* REQUIRED ACTION *
Set down every entry below exactly as it stands.

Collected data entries
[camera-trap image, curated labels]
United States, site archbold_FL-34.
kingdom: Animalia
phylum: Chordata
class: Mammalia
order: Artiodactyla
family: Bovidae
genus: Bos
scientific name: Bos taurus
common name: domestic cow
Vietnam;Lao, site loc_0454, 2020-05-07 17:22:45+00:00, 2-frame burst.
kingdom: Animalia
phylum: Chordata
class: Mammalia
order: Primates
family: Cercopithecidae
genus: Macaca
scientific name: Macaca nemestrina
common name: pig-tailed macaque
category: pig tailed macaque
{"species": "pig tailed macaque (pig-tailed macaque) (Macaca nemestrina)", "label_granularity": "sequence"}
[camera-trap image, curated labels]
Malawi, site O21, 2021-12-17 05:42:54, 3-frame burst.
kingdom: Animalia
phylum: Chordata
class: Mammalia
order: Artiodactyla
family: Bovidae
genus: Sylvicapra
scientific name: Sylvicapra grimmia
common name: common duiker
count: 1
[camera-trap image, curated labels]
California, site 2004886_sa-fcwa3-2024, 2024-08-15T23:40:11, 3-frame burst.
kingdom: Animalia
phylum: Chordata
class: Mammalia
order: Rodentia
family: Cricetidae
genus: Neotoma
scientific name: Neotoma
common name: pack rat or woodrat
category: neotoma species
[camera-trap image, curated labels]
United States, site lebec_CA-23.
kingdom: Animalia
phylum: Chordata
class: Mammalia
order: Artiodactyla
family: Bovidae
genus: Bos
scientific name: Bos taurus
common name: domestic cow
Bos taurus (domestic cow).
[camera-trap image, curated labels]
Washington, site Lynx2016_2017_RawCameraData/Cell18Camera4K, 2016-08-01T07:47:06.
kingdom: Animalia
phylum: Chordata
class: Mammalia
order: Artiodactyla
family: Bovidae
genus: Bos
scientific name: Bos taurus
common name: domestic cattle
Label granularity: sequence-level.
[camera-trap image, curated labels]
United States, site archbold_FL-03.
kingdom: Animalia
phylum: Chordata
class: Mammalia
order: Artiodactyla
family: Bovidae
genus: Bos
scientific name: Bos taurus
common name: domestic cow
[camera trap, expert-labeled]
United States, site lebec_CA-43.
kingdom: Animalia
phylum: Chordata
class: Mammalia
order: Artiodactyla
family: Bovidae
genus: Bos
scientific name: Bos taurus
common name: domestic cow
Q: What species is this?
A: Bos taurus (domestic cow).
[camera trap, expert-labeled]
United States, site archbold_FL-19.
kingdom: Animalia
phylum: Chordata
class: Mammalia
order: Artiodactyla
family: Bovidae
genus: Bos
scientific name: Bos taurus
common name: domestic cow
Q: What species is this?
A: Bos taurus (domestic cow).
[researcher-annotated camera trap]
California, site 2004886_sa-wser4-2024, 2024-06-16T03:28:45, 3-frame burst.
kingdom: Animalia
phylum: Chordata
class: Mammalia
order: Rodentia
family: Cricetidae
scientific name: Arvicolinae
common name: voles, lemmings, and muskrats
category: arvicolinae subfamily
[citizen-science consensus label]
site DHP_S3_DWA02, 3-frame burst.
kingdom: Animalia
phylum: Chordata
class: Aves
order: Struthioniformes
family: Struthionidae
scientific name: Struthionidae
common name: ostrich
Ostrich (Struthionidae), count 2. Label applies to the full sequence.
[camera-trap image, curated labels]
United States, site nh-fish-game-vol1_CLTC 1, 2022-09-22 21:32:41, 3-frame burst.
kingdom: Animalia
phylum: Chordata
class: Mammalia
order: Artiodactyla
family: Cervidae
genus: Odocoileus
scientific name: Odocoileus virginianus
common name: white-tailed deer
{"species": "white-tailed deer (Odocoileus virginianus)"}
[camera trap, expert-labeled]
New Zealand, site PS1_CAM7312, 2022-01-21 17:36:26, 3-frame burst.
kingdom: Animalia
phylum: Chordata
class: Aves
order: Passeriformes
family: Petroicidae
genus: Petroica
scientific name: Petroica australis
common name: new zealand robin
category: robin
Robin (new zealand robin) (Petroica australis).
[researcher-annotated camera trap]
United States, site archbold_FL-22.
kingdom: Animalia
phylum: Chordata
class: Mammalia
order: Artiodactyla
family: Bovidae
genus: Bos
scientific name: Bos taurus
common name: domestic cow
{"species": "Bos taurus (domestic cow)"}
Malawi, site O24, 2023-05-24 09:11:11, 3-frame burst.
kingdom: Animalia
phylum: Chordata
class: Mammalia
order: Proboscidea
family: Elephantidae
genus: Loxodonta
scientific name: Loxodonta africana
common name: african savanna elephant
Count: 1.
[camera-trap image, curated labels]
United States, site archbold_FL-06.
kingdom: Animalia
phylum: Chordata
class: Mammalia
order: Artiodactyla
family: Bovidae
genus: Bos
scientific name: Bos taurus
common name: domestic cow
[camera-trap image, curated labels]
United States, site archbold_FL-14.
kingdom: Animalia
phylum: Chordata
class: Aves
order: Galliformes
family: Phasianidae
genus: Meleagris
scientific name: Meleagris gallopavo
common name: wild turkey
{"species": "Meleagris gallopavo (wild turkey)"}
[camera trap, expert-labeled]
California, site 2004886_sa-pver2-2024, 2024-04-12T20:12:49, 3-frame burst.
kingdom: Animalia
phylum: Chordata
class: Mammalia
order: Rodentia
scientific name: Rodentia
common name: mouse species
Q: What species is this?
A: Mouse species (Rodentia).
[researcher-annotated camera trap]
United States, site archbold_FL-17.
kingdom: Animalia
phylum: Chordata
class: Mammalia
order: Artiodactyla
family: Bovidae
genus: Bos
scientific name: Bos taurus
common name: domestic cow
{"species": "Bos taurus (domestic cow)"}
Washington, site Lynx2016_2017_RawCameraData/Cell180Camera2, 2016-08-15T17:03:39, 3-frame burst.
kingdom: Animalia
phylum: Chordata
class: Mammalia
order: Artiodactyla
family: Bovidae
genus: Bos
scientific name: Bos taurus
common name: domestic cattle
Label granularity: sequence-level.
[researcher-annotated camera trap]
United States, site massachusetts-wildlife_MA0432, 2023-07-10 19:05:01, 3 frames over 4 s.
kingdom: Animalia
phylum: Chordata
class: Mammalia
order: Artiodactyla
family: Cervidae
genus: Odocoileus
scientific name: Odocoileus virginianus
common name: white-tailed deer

* RESPONSE AREA *
[camera-trap image, curated labels]
United States, site archbold_FL-34.
kingdom: Animalia
phylum: Chordata
class: Mammalia
order: Artiodactyla
family: Bovidae
genus: Bos
scientific name: Bos taurus
common name: domestic cow
Vietnam;Lao, site loc_0454, 2020-05-07 17:22:45+00:00, 2-frame burst.
kingdom: Animalia
phylum: Chordata
class: Mammalia
order: Primates
family: Cercopithecidae
genus: Macaca
scientific name: Macaca nemestrina
common name: pig-tailed macaque
category: pig tailed macaque
{"species": "pig tailed macaque (pig-tailed macaque) (Macaca nemestrina)", "label_granularity": "sequence"}
[camera-trap image, curated labels]
Malawi, site O21, 2021-12-17 05:42:54, 3-frame burst.
kingdom: Animalia
phylum: Chordata
class: Mammalia
order: Artiodactyla
family: Bovidae
genus: Sylvicapra
scientific name: Sylvicapra grimmia
common name: common duiker
count: 1
[camera-trap image, curated labels]
California, site 2004886_sa-fcwa3-2024, 2024-08-15T23:40:11, 3-frame burst.
kingdom: Animalia
phylum: Chordata
class: Mammalia
order: Rodentia
family: Cricetidae
genus: Neotoma
scientific name: Neotoma
common name: pack rat or woodrat
category: neotoma species
[camera-trap image, curated labels]
United States, site lebec_CA-23.
kingdom: Animalia
phylum: Chordata
class: Mammalia
order: Artiodactyla
family: Bovidae
genus: Bos
scientific name: Bos taurus
common name: domestic cow
Bos taurus (domestic cow).
[camera-trap image, curated labels]
Washington, site Lynx2016_2017_RawCameraData/Cell18Camera4K, 2016-08-01T07:47:06.
kingdom: Animalia
phylum: Chordata
class: Mammalia
order: Artiodactyla
family: Bovidae
genus: Bos
scientific name: Bos taurus
common name: domestic cattle
Label granularity: sequence-level.
[camera-trap image, curated labels]
United States, site archbold_FL-03.
kingdom: Animalia
phylum: Chordata
class: Mammalia
order: Artiodactyla
family: Bovidae
genus: Bos
scientific name: Bos taurus
common name: domestic cow
[camera trap, expert-labeled]
United States, site lebec_CA-43.
kingdom: Animalia
phylum: Chordata
class: Mammalia
order: Artiodactyla
family: Bovidae
genus: Bos
scientific name: Bos taurus
common name: domestic cow
Q: What species is this?
A: Bos taurus (domestic cow).
[camera trap, expert-labeled]
United States, site archbold_FL-19.
kingdom: Animalia
phylum: Chordata
class: Mammalia
order: Artiodactyla
family: Bovidae
genus: Bos
scientific name: Bos taurus
common name: domestic cow
Q: What species is this?
A: Bos taurus (domestic cow).
[researcher-annotated camera trap]
California, site 2004886_sa-wser4-2024, 2024-06-16T03:28:45, 3-frame burst.
kingdom: Animalia
phylum: Chordata
class: Mammalia
order: Rodentia
family: Cricetidae
scientific name: Arvicolinae
common name: voles, lemmings, and muskrats
category: arvicolinae subfamily
[citizen-science consensus label]
site DHP_S3_DWA02, 3-frame burst.
kingdom: Animalia
phylum: Chordata
class: Aves
order: Struthioniformes
family: Struthionidae
scientific name: Struthionidae
common name: ostrich
Ostrich (Struthionidae), count 2. Label applies to the full sequence.
[camera-trap image, curated labels]
United States, site nh-fish-game-vol1_CLTC 1, 2022-09-22 21:32:41, 3-frame burst.
kingdom: Animalia
phylum: Chordata
class: Mammalia
order: Artiodactyla
family: Cervidae
genus: Odocoileus
scientific name: Odocoileus virginianus
common name: white-tailed deer
{"species": "white-tailed deer (Odocoileus virginianus)"}
[camera trap, expert-labeled]
New Zealand, site PS1_CAM7312, 2022-01-21 17:36:26, 3-frame burst.
kingdom: Animalia
phylum: Chordata
class: Aves
order: Passeriformes
family: Petroicidae
genus: Petroica
scientific name: Petroica australis
common name: new zealand robin
category: robin
Robin (new zealand robin) (Petroica australis).
[researcher-annotated camera trap]
United States, site archbold_FL-22.
kingdom: Animalia
phylum: Chordata
class: Mammalia
order: Artiodactyla
family: Bovidae
genus: Bos
scientific name: Bos taurus
common name: domestic cow
{"species": "Bos taurus (domestic cow)"}
Malawi, site O24, 2023-05-24 09:11:11, 3-frame burst.
kingdom: Animalia
phylum: Chordata
class: Mammalia
order: Proboscidea
family: Elephantidae
genus: Loxodonta
scientific name: Loxodonta africana
common name: african savanna elephant
Count: 1.
[camera-trap image, curated labels]
United States, site archbold_FL-06.
kingdom: Animalia
phylum: Chordata
class: Mammalia
order: Artiodactyla
family: Bovidae
genus: Bos
scientific name: Bos taurus
common name: domestic cow
[camera-trap image, curated labels]
United States, site archbold_FL-14.
kingdom: Animalia
phylum: Chordata
class: Aves
order: Galliformes
family: Phasianidae
genus: Meleagris
scientific name: Meleagris gallopavo
common name: wild turkey
{"species": "Meleagris gallopavo (wild turkey)"}
[camera trap, expert-labeled]
California, site 2004886_sa-pver2-2024, 2024-04-12T20:12:49, 3-frame burst.
kingdom: Animalia
phylum: Chordata
class: Mammalia
order: Rodentia
scientific name: Rodentia
common name: mouse species
Q: What species is this?
A: Mouse species (Rodentia).
[researcher-annotated camera trap]
United States, site archbold_FL-17.
kingdom: Animalia
phylum: Chordata
class: Mammalia
order: Artiodactyla
family: Bovidae
genus: Bos
scientific name: Bos taurus
common name: domestic cow
{"species": "Bos taurus (domestic cow)"}
Washington, site Lynx2016_2017_RawCameraData/Cell180Camera2, 2016-08-15T17:03:39, 3-frame burst.
kingdom: Animalia
phylum: Chordata
class: Mammalia
order: Artiodactyla
family: Bovidae
genus: Bos
scientific name: Bos taurus
common name: domestic cattle
Label granularity: sequence-level.
[researcher-annotated camera trap]
United States, site massachusetts-wildlife_MA0432, 2023-07-10 19:05:01, 3 frames over 4 s.
kingdom: Animalia
phylum: Chordata
class: Mammalia
order: Artiodactyla
family: Cervidae
genus: Odocoileus
scientific name: Odocoileus virginianus
common name: white-tailed deer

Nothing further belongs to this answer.